Directions
Please output the records below in full, exactly as given, but without the images.

Excerpted records
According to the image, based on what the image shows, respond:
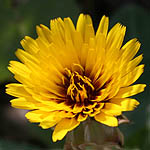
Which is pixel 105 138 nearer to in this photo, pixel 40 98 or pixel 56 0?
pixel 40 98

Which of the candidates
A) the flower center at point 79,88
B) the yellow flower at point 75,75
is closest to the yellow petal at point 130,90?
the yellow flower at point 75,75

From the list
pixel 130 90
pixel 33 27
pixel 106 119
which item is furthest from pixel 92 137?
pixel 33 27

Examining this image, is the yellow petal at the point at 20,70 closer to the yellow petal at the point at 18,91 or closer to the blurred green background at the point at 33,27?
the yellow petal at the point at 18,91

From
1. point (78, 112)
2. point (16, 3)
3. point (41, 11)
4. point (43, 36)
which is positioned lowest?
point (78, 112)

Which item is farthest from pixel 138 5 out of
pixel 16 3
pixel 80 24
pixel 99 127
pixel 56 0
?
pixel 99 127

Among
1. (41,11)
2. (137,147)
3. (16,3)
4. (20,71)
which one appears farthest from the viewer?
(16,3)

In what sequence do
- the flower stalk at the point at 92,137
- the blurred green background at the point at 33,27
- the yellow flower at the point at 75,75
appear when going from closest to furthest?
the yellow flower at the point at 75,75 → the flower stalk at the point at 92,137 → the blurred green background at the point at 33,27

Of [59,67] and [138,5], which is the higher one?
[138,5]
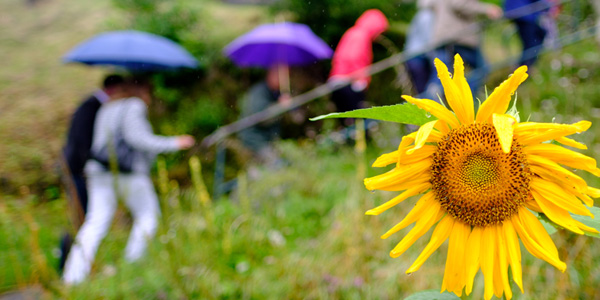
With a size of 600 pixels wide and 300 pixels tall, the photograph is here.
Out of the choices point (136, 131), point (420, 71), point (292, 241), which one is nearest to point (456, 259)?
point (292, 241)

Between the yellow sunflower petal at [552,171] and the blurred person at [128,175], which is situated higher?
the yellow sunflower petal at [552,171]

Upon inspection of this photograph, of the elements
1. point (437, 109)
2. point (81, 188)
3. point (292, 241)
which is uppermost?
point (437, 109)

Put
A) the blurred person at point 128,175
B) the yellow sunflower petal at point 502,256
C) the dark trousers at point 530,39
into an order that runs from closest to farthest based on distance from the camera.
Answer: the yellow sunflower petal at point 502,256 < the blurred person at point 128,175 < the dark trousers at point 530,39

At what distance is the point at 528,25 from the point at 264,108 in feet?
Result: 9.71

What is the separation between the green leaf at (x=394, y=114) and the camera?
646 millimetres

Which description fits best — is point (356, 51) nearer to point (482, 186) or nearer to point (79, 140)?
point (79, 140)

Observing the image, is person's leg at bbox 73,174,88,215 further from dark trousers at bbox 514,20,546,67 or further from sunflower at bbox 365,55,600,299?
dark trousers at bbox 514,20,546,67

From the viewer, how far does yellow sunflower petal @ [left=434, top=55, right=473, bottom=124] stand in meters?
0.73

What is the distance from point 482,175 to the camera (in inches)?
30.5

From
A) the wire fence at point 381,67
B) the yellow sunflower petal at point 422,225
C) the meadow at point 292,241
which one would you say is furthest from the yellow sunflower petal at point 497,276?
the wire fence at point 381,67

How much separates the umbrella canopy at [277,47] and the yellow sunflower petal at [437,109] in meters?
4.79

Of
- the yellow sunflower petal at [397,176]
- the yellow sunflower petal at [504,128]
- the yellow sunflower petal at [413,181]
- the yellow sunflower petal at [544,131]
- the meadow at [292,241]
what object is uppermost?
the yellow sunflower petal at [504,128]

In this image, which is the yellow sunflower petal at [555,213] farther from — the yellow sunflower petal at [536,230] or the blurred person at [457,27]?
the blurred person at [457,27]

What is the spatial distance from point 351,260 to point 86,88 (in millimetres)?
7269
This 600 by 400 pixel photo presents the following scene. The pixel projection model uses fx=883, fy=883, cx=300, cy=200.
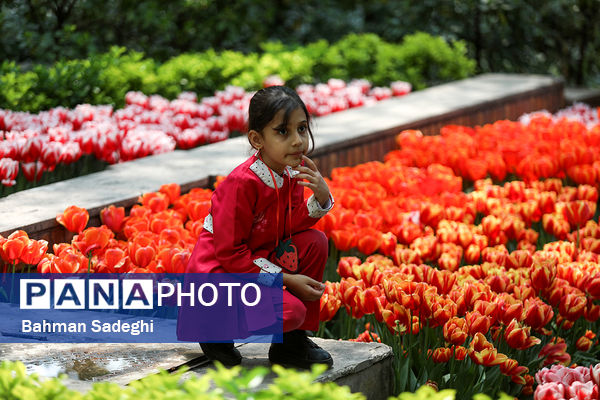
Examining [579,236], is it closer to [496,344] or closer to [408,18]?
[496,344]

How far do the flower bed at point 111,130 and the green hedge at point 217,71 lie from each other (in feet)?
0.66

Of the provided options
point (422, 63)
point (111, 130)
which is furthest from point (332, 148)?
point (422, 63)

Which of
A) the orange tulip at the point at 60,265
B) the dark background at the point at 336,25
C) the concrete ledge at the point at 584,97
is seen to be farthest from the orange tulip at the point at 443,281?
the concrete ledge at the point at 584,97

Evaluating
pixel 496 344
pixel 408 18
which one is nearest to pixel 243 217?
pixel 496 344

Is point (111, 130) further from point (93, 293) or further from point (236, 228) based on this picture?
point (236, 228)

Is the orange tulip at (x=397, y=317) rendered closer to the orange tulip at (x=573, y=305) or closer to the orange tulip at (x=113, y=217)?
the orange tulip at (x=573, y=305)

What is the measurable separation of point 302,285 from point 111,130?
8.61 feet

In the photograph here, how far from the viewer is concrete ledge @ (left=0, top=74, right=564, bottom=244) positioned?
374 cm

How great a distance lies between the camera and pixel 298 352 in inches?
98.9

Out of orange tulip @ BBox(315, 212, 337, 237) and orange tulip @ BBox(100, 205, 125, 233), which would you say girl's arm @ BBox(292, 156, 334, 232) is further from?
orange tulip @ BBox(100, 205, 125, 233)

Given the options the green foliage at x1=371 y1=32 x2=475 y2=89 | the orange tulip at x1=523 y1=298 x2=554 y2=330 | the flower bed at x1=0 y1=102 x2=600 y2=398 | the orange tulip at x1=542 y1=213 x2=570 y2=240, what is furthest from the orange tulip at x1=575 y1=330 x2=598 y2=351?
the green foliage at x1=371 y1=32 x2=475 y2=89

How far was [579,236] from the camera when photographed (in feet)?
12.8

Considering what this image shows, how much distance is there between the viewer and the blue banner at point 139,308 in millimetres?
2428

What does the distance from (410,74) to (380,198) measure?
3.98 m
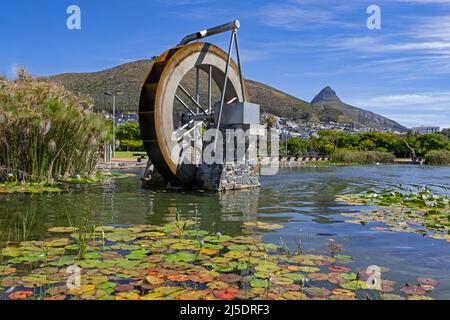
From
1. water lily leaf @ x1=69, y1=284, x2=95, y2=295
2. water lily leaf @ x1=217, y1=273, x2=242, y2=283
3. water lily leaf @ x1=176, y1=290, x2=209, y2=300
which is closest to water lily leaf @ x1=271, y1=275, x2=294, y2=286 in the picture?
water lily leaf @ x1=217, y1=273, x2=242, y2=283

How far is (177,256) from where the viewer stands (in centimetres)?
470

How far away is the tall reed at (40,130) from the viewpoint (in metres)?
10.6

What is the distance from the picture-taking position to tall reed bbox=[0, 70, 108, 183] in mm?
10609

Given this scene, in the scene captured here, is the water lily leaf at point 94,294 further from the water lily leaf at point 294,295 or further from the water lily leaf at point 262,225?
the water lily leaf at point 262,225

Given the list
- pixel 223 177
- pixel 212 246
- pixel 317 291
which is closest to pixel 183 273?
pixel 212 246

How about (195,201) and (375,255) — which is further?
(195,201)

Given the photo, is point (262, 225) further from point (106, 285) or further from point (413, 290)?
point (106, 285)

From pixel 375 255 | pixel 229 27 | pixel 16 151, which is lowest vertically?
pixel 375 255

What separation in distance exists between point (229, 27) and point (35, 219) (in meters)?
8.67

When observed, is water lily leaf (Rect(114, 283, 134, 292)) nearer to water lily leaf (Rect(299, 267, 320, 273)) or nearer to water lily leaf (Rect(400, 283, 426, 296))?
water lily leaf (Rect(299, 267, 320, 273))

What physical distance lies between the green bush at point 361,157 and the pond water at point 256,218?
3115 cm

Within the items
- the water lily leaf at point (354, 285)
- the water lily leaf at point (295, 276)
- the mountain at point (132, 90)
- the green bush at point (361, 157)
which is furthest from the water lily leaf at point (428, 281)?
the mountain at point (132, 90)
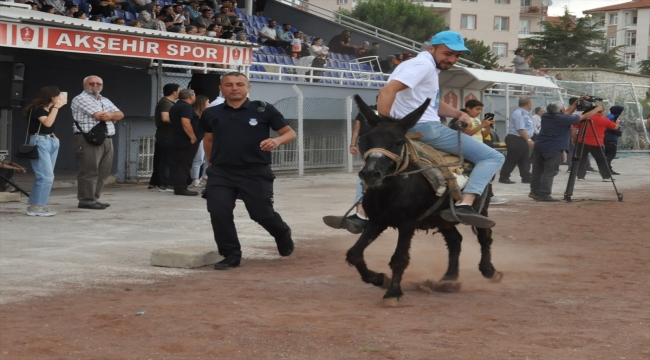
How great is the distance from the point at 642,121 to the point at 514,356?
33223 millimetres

Solution to this task
According to the image, based on what the image shows, respond:
Which is pixel 105 138 nearer to in this photo, pixel 40 98 or pixel 56 0?
pixel 40 98

Which of the candidates
A) the flower center at point 79,88
B) the yellow flower at point 75,75
is closest to the yellow petal at point 130,90?
the yellow flower at point 75,75

From the list
pixel 130 90
pixel 33 27
pixel 106 119
which item is furthest from pixel 92 137?
pixel 33 27

Examining this image, is the yellow petal at the point at 20,70 closer to the yellow petal at the point at 18,91 or closer to the blurred green background at the point at 33,27?
the yellow petal at the point at 18,91

From
1. point (78, 112)
2. point (16, 3)
3. point (41, 11)
4. point (43, 36)
which is positioned lowest?
point (78, 112)

Which item is farthest from pixel 138 5 out of
pixel 16 3
pixel 80 24
pixel 99 127
pixel 56 0
?
pixel 99 127

Among
1. (41,11)
2. (137,147)
3. (16,3)
4. (20,71)
which one appears farthest from the viewer?
(16,3)

In what sequence do
- the flower stalk at the point at 92,137
- the blurred green background at the point at 33,27
- the yellow flower at the point at 75,75
appear when going from closest to furthest?
the yellow flower at the point at 75,75 → the flower stalk at the point at 92,137 → the blurred green background at the point at 33,27

Of [59,67] and [138,5], which is the higher one?
[138,5]
With a size of 600 pixels wide and 300 pixels tall, the photograph is here.
Out of the choices point (136, 131), point (420, 71), point (292, 241), which one is nearest to point (456, 259)?
point (292, 241)

Between the yellow sunflower petal at [552,171] and the blurred person at [128,175], which is situated higher?
the yellow sunflower petal at [552,171]

Upon inspection of this photograph, of the elements
1. point (437, 109)
2. point (81, 188)
3. point (292, 241)
which is uppermost?
point (437, 109)

Put
A) the blurred person at point 128,175
B) the yellow sunflower petal at point 502,256
C) the dark trousers at point 530,39
into an order that runs from closest to farthest based on distance from the camera.
Answer: the yellow sunflower petal at point 502,256 < the blurred person at point 128,175 < the dark trousers at point 530,39

At what distance is the point at 528,25 from the point at 264,108 in feet?
Result: 9.71

What is the separation between the green leaf at (x=394, y=114) and the camera?
646 millimetres

Which description fits best — is point (356, 51) nearer to point (482, 186) or nearer to point (79, 140)?
point (79, 140)

Observing the image, is person's leg at bbox 73,174,88,215 further from dark trousers at bbox 514,20,546,67 or further from sunflower at bbox 365,55,600,299?
dark trousers at bbox 514,20,546,67

From the viewer, how far does yellow sunflower petal @ [left=434, top=55, right=473, bottom=124] stand in meters?
0.73

What is the distance from point 482,175 to the camera (in inches)?
30.5

From
A) the wire fence at point 381,67
B) the yellow sunflower petal at point 422,225
C) the meadow at point 292,241
which one would you say is furthest from the yellow sunflower petal at point 497,276?
the wire fence at point 381,67

How much separates the umbrella canopy at [277,47] and the yellow sunflower petal at [437,109] in meters?
4.79

Of
- the yellow sunflower petal at [397,176]
- the yellow sunflower petal at [504,128]
- the yellow sunflower petal at [413,181]
- the yellow sunflower petal at [544,131]
- the meadow at [292,241]
what object is uppermost?
the yellow sunflower petal at [504,128]

In this image, which is the yellow sunflower petal at [555,213] farther from — the yellow sunflower petal at [536,230] or the blurred person at [457,27]?
the blurred person at [457,27]

What is the spatial distance from point 351,260 to point 86,88 (in millimetres)?
7269
This 600 by 400 pixel photo presents the following scene. The pixel projection model uses fx=883, fy=883, cx=300, cy=200.
Examining [579,236], is it closer to [496,344] or closer to [408,18]?
[496,344]

How far do the flower bed at point 111,130 and the green hedge at point 217,71 lie from each other (in feet)?
0.66

Of the provided options
point (422, 63)
point (111, 130)
which is furthest from point (332, 148)?
point (422, 63)

Which of
A) the orange tulip at the point at 60,265
B) the dark background at the point at 336,25
C) the concrete ledge at the point at 584,97
is seen to be farthest from the orange tulip at the point at 443,281?
the concrete ledge at the point at 584,97

Evaluating
pixel 496 344
pixel 408 18
which one is nearest to pixel 243 217?
pixel 496 344

Is point (111, 130) further from point (93, 293) or further from point (236, 228) based on this picture?
point (236, 228)

Is the orange tulip at (x=397, y=317) rendered closer to the orange tulip at (x=573, y=305) or closer to the orange tulip at (x=113, y=217)?
the orange tulip at (x=573, y=305)

What is the measurable separation of point 302,285 from point 111,130?
8.61 feet

In the photograph here, how far from the viewer is concrete ledge @ (left=0, top=74, right=564, bottom=244) positioned?
374 cm

How great a distance lies between the camera and pixel 298 352 in inches?
98.9

Out of orange tulip @ BBox(315, 212, 337, 237) and orange tulip @ BBox(100, 205, 125, 233), which would you say girl's arm @ BBox(292, 156, 334, 232) is further from?
orange tulip @ BBox(100, 205, 125, 233)

Given the options the green foliage at x1=371 y1=32 x2=475 y2=89 | the orange tulip at x1=523 y1=298 x2=554 y2=330 | the flower bed at x1=0 y1=102 x2=600 y2=398 | the orange tulip at x1=542 y1=213 x2=570 y2=240, what is furthest from the orange tulip at x1=575 y1=330 x2=598 y2=351?
the green foliage at x1=371 y1=32 x2=475 y2=89

How far was [579,236] from the camera when photographed (in feet)?
12.8

Considering what this image shows, how much distance is there between the viewer and the blue banner at point 139,308 in millimetres?
2428

What does the distance from (410,74) to (380,198) measure?
3.98 m
From
1. water lily leaf @ x1=69, y1=284, x2=95, y2=295
2. water lily leaf @ x1=217, y1=273, x2=242, y2=283
3. water lily leaf @ x1=176, y1=290, x2=209, y2=300
which is closest to water lily leaf @ x1=271, y1=275, x2=294, y2=286 in the picture?
water lily leaf @ x1=217, y1=273, x2=242, y2=283

How far is (177,256) from where the viewer stands (in centimetres)?
470

How far away is the tall reed at (40,130) from the viewpoint (in metres)?
10.6

What is the distance from the picture-taking position to tall reed bbox=[0, 70, 108, 183] in mm?
10609

Given this scene, in the scene captured here, is the water lily leaf at point 94,294 further from the water lily leaf at point 294,295 or further from the water lily leaf at point 262,225?
the water lily leaf at point 262,225

Given the list
- pixel 223 177
- pixel 212 246
- pixel 317 291
which is closest to pixel 183 273?
pixel 212 246

How about (195,201) and (375,255) — which is further?
(195,201)

Given the photo, is point (262, 225) further from point (106, 285) or further from point (413, 290)?
point (106, 285)

From pixel 375 255 | pixel 229 27 | pixel 16 151, which is lowest vertically?
pixel 375 255

What separation in distance exists between point (229, 27) and point (35, 219) (in meters)?
8.67

When observed, is water lily leaf (Rect(114, 283, 134, 292)) nearer to water lily leaf (Rect(299, 267, 320, 273)) or nearer to water lily leaf (Rect(400, 283, 426, 296))?
water lily leaf (Rect(299, 267, 320, 273))

What physical distance lies between the green bush at point 361,157 and the pond water at point 256,218?
3115 cm

Within the items
- the water lily leaf at point (354, 285)
- the water lily leaf at point (295, 276)
- the mountain at point (132, 90)
- the green bush at point (361, 157)
which is furthest from the water lily leaf at point (428, 281)?
the mountain at point (132, 90)
How great is the distance from the point at 642,121 to the point at 514,356?
33223 millimetres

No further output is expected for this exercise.